Stayton Mail
- Type: Weekly newspaper
- Owner(s): Gannett
- Founder(s): E. F. Bennett
- Founded: 1896
- Language: English
- Ceased publication: September 14, 2022
- Headquarters: 400 N. 3rd P. O. Box 400 Stayton OR 97303
- Circulation: 1,742
- OCLC number: 30722127
- Website: statesmanjournal.com/news/stayton

= Stayton Mail =

The Stayton Mail was a weekly newspaper published in Stayton in the U.S. state of Oregon. The paper originated in 1896 and ceased in 2022. At the time of closure, it was published by the Statesman Journal; along with the nearby Silverton Appeal Tribune, and was owned by Gannett.

== History ==
E. F. Bennett started the Stayton Mail in 1896 after Horace Mann refused to sell him the Stayton Times. At the time, The Daily Statesman in Salem wrote "Stayton now has two newspapers. E. F. Bennett has just started the Mail there and will cross swords with the Times. There is not sufficient business at Stayton for two papers, so of course it will be a case of the survival of the fittest." In 1901, Bennett sold it to H. E. Browne, who later founded the Silverton Tribune. Later that year Browne sold the paper to E. D. Alexander. Fred G. Conley became editor in 1908. At that time he made a substantial investment in a Mergenthaler typesetting machine and changed the publication schedule from weekly to semi-weekly starting in January 1909.
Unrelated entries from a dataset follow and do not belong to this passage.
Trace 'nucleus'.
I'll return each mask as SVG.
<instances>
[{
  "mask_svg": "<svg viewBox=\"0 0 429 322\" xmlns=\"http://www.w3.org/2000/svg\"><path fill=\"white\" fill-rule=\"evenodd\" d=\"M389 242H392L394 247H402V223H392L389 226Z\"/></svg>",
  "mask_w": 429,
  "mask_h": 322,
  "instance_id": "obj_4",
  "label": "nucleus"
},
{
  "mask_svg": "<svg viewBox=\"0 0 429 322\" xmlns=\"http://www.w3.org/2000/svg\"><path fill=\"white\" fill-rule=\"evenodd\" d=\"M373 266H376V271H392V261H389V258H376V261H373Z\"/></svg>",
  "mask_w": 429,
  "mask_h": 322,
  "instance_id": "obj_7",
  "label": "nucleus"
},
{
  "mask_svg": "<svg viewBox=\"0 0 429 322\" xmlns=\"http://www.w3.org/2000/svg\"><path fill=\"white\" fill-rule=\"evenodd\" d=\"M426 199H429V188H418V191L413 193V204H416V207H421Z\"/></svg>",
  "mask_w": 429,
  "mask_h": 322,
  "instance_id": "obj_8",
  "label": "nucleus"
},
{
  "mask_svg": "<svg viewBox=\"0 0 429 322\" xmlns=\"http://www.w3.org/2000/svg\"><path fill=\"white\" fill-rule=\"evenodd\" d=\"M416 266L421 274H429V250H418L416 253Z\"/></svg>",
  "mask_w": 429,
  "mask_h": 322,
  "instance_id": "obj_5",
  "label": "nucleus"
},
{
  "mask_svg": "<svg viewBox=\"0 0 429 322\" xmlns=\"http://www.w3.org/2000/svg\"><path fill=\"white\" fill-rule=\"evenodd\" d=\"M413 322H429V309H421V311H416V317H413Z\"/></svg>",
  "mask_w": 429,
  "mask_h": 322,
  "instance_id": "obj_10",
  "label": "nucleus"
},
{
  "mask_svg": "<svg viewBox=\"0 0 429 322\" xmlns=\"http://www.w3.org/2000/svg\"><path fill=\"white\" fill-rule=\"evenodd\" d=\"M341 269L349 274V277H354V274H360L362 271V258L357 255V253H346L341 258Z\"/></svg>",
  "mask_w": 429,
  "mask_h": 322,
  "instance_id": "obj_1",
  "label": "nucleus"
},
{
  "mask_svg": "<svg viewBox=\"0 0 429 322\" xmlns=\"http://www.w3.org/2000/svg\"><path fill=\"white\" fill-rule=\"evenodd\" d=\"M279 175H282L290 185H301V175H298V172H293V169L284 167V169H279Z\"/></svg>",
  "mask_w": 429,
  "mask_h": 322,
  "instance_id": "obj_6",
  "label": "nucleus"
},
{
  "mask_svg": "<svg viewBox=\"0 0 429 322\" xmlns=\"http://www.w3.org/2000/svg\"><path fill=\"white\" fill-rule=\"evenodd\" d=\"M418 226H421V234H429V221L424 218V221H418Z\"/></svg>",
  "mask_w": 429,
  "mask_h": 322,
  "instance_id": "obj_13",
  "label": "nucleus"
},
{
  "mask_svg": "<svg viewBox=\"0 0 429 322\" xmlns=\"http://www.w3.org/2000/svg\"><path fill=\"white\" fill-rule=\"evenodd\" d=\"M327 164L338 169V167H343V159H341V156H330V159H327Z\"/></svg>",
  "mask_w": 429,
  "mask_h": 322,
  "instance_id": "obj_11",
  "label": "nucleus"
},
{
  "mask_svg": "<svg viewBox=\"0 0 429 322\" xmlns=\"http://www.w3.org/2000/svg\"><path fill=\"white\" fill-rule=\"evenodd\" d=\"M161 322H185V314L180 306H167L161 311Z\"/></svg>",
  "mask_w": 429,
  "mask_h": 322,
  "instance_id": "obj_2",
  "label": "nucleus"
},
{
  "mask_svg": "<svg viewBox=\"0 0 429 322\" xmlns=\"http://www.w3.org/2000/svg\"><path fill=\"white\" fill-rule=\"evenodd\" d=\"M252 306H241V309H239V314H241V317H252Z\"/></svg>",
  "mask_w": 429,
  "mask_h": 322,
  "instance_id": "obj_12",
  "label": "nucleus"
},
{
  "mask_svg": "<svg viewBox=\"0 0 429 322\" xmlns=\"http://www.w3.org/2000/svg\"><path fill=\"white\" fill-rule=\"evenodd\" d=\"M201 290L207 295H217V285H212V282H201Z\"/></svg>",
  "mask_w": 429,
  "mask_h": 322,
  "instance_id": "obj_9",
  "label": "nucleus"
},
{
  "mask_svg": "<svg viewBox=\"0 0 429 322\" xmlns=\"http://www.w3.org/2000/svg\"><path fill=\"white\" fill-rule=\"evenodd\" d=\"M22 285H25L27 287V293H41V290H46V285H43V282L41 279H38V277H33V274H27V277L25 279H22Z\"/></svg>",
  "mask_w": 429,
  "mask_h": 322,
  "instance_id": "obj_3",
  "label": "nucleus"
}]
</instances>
In 1910, C. D. Babcock resigned from his position as Salem correspondent to The Oregonian to purchase the Stayton Mail. A year later Babcock was appointed clerk of corporations by Oregon Secretary of State Ben W. Olcott and he sold the paper to Russell W. Shields. In 1913, W. C. Parry retired and E. M. Olmstead took over the Mail printing plant. In 1914, former Mail owner Alexander started a rival paper called the Stayton Standard. In 1917, Standard owner C. E. Daugherty bought the Mail and absorbed it into his paper, but kept the Mail name. In 1918, Charles S. Clark bought the Mail from Daugherty and Alexander. In 1921, Clark sold the paper to Mrs. Frances Parry. A year later Alexander bought the paper again. A month prior he had worked as a postmaster. After the sale he installed a new linotype machine. Alexander leased the paper in 1930 to A. F. Fletcher and then took it over again after a year.' In 1934, Ralph Curtis purchased the paper and sold it two years later to Hal Cuffel. Lawrence E. Spraker, former owner of the Condon Globe-Times and Star theater proprietor, bought the Mail in 1939 from Cuffel.

In 1964, Spraker sold the Mail to the Santiam Publishing Company, an enterprise owned by Robert W. Chandler, John E. Buchner and Frank T. Crow Jr. Over time Crow became the sole owner and in 1982 he sold the paper to Bill Woodall. Two years later Woodall purchased the Silverton Appeal Tribune from Joe and Joan Davis.' In 1989, Woodall sold his business North Santiam Newspapers, Inc. back to Frank Crow. The sale included the Mail, Appeal-Tribune and North Santiam Advertiser. A year later the company filed for Chapter 11 bankruptcy protection and then was sold in December 1990 to the Statesman Journal Co. for $1.1 million. The new owners published the Statesman Journal and were owned by Gannett. Three decades later Gannett discontinued the Mail as of Sept. 14, 2022.